:: TASK ::
Reproduce every line of the items below with the requests included and the pictures omitted. Shift each coordinate value in the answers by -142, leaving the coordinates in the requests unchanged.

— start of DATASET RECORDS —

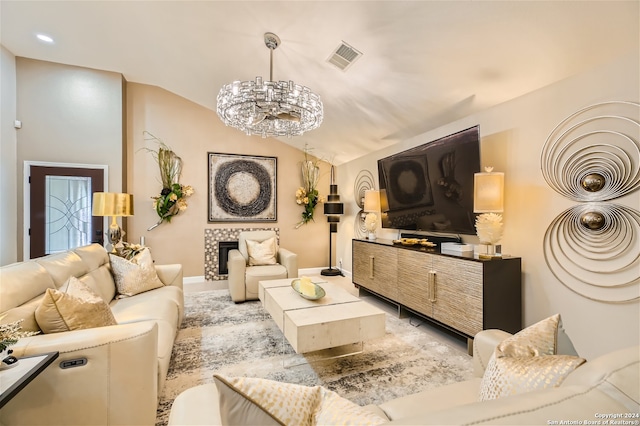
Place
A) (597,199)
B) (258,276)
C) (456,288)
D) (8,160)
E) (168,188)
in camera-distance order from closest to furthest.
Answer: (597,199) < (456,288) < (8,160) < (258,276) < (168,188)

— end of DATASET RECORDS —

:: OUTPUT FOR THIS EXERCISE ::
Place
A) (597,199)
B) (258,276)
C) (456,288)
D) (8,160)
E) (168,188)
in camera-distance order from closest to furthest.
Answer: (455,57) < (314,146) < (-134,18) < (116,134) < (26,46)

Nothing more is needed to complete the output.